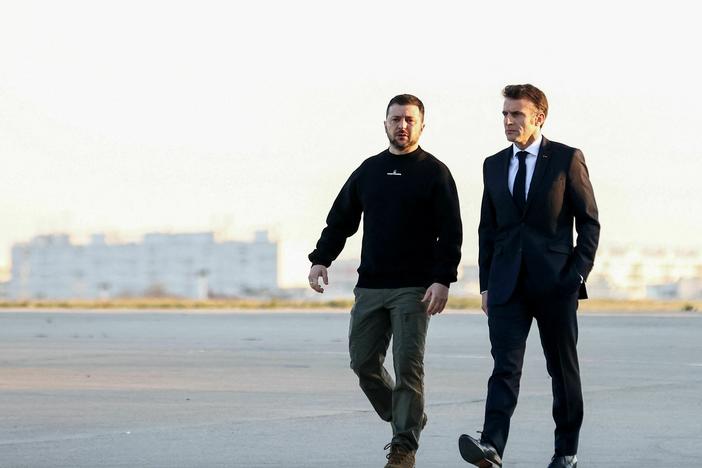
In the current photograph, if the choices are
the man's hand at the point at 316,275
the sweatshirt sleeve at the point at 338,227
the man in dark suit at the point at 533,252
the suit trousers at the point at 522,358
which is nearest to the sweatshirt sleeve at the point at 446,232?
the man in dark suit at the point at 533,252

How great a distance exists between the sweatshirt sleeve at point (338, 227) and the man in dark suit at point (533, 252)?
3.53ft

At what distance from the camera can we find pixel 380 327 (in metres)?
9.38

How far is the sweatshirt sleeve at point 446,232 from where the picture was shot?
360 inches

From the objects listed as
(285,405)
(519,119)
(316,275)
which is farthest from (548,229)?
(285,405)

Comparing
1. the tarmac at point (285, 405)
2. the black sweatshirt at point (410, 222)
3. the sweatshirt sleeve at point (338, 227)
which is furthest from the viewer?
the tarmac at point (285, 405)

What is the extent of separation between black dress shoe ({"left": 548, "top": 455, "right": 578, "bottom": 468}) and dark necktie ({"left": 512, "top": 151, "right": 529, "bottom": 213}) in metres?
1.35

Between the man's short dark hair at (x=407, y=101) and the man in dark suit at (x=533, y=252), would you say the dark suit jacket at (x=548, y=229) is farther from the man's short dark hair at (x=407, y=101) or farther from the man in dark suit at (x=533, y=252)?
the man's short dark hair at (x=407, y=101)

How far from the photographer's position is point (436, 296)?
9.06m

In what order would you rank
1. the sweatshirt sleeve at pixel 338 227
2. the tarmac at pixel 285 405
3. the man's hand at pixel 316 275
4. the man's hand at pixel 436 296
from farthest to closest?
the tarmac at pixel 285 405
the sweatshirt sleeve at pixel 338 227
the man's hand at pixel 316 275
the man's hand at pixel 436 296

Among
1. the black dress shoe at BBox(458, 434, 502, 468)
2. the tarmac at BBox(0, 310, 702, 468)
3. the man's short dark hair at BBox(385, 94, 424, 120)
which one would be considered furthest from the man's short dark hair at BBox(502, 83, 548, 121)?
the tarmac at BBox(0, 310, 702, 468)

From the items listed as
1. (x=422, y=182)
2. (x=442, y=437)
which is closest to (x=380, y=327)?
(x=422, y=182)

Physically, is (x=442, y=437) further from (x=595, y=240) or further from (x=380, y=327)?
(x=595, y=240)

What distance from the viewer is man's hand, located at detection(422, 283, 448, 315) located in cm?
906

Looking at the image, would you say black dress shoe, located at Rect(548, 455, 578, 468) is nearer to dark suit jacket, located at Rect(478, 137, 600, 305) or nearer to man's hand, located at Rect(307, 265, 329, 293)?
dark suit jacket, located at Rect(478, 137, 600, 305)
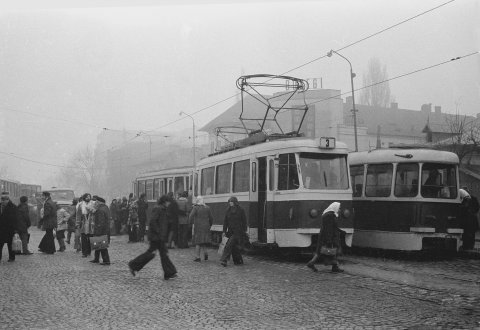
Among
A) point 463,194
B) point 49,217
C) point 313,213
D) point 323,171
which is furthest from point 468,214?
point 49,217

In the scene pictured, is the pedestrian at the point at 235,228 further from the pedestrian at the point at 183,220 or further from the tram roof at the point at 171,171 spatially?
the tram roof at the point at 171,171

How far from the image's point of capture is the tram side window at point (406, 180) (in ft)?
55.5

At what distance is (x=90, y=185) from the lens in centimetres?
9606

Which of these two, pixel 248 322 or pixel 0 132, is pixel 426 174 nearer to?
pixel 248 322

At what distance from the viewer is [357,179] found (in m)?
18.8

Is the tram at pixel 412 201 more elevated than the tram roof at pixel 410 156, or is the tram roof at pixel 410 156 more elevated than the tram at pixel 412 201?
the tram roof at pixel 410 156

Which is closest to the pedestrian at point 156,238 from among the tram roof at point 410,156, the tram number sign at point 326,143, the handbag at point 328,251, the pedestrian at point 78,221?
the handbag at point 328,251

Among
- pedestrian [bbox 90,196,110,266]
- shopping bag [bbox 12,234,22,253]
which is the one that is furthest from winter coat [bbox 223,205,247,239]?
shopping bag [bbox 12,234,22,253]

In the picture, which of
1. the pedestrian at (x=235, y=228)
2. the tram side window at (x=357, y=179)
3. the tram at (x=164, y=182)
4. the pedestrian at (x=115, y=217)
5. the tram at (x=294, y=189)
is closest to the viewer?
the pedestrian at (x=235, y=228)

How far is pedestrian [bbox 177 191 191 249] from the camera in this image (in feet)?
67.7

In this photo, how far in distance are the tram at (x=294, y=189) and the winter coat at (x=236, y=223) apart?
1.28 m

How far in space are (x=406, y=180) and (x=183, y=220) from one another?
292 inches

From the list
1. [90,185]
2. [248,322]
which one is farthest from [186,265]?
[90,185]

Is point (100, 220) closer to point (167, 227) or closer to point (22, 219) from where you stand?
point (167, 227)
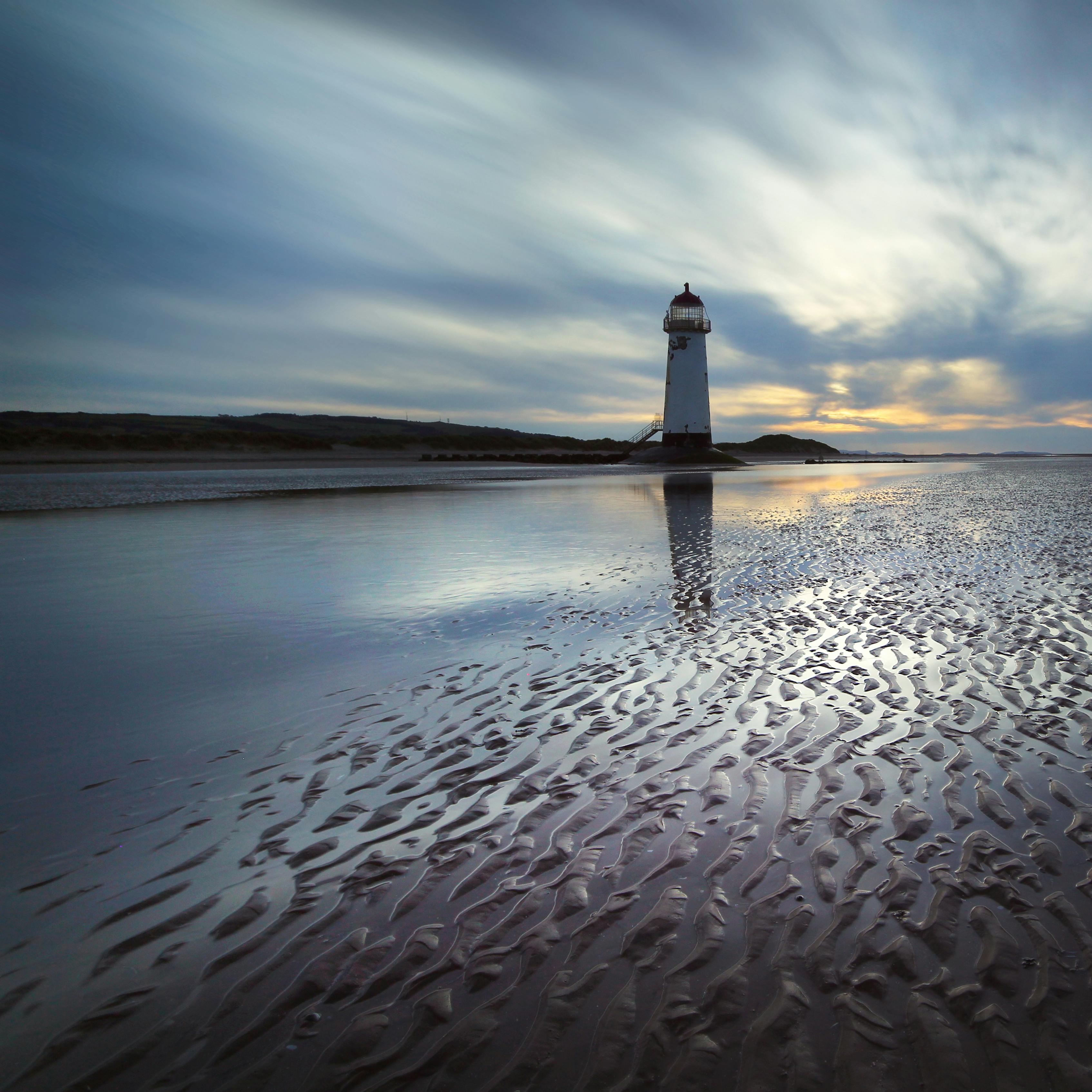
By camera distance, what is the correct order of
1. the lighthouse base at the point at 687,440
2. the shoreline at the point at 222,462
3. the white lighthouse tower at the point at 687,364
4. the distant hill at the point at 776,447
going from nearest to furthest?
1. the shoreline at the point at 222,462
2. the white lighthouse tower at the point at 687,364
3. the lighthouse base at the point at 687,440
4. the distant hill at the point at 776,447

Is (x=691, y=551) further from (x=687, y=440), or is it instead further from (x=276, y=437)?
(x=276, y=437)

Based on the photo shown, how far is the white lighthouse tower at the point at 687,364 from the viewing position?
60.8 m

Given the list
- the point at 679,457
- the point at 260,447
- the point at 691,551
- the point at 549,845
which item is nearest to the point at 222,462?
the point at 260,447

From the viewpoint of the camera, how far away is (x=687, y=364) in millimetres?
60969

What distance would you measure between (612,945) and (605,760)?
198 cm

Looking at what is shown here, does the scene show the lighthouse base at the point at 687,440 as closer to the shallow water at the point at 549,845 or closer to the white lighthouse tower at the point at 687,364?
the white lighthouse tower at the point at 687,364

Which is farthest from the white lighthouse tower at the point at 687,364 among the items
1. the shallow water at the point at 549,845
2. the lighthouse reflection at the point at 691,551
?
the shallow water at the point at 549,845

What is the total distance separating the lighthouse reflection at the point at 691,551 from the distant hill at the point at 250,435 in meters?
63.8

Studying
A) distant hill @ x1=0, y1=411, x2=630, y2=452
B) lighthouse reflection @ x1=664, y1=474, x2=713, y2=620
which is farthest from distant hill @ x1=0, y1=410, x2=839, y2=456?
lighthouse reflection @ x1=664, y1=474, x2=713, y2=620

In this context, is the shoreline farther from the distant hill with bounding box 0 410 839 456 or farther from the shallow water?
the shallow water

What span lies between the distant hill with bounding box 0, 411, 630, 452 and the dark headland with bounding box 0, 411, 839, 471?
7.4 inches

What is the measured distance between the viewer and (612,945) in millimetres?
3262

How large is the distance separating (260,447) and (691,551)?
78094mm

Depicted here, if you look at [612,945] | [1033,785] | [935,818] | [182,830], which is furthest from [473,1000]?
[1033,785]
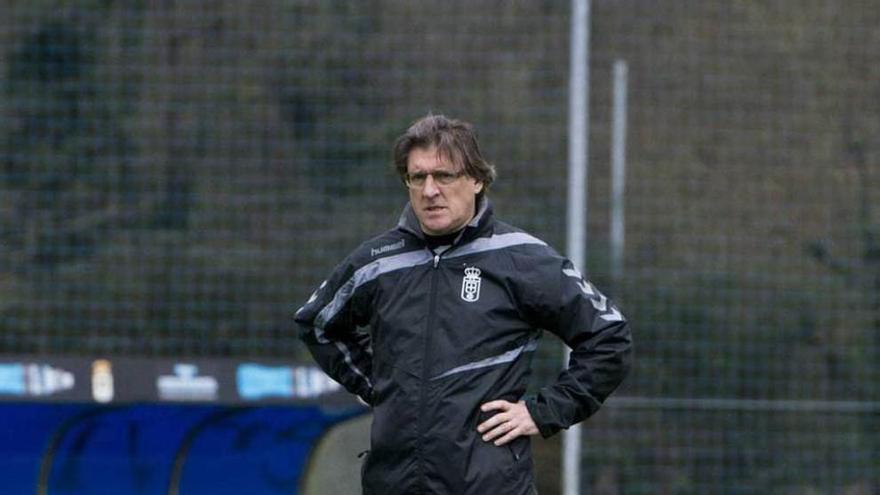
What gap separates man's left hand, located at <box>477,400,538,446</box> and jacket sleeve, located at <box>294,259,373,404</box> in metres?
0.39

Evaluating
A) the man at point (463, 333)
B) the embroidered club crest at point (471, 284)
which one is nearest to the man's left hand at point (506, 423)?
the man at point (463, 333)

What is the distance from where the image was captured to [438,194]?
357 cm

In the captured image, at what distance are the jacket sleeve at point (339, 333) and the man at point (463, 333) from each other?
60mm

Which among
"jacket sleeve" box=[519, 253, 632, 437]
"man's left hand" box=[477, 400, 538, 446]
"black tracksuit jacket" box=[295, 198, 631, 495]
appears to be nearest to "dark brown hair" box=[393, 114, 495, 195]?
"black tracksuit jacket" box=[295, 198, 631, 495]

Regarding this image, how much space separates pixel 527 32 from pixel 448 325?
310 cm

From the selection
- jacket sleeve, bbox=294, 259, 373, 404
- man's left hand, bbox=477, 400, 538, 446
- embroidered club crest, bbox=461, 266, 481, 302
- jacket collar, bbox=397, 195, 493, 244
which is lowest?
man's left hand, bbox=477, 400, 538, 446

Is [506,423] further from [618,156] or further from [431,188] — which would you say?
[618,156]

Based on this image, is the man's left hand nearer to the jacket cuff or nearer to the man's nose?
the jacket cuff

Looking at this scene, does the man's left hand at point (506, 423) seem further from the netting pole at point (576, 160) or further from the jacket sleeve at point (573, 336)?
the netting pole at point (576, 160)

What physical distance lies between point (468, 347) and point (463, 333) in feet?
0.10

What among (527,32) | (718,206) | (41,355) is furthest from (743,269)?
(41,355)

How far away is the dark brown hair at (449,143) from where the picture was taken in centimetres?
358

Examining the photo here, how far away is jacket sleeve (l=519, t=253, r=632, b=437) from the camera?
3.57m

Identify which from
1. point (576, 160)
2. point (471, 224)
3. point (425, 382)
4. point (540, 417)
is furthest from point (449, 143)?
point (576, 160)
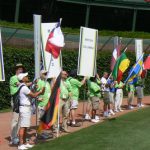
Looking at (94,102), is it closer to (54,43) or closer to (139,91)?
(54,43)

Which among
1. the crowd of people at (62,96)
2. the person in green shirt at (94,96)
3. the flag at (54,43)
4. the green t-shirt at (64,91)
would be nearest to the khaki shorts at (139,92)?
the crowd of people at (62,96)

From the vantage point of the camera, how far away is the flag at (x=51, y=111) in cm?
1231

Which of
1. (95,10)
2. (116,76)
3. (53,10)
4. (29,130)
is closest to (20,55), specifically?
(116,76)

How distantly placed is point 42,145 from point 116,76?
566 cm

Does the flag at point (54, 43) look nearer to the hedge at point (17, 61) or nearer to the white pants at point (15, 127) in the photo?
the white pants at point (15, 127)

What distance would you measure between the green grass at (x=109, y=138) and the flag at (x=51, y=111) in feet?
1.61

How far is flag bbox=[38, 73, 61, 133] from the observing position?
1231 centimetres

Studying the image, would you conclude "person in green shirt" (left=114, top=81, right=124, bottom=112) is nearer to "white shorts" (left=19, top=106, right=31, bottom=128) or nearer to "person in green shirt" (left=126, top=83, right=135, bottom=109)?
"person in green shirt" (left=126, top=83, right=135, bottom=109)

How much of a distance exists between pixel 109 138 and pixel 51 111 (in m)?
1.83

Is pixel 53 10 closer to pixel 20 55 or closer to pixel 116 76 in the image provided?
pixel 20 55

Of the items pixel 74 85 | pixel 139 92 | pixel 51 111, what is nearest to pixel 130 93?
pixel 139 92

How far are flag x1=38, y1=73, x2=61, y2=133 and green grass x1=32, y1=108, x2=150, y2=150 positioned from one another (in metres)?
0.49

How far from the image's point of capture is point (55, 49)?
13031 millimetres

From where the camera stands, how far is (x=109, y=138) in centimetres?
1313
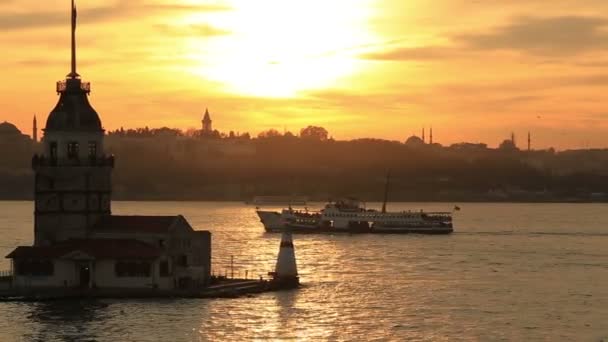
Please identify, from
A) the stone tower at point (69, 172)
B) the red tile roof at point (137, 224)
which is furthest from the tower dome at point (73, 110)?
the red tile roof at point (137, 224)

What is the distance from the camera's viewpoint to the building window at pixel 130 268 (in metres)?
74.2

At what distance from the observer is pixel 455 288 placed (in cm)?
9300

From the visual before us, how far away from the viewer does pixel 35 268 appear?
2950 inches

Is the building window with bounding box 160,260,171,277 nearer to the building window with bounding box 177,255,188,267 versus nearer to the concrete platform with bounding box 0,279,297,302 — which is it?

● ● ● ● ●

PROBLEM TO WORK ON —
Please lay out the stretch of data above from the line containing "From where the camera" through the line containing "2950 inches" as a JSON list of strings, one string per line, skipping blank lines. Leave any pictures out of the answer.

ANSWER IN FULL —
[
  "From where the camera stands, how far is (x=109, y=138) in centimetres?",
  "1313",
  "Please identify, from",
  "A) the stone tower at point (69, 172)",
  "B) the red tile roof at point (137, 224)",
  "which is furthest from the tower dome at point (73, 110)?",
  "the red tile roof at point (137, 224)",
  "What is the distance from the camera's viewpoint to the building window at pixel 130 268 (in metres)?",
  "74.2",
  "At what distance from the observer is pixel 455 288 placed (in cm)?",
  "9300",
  "From the visual before us, how far away from the viewer does pixel 35 268 appear?",
  "2950 inches"
]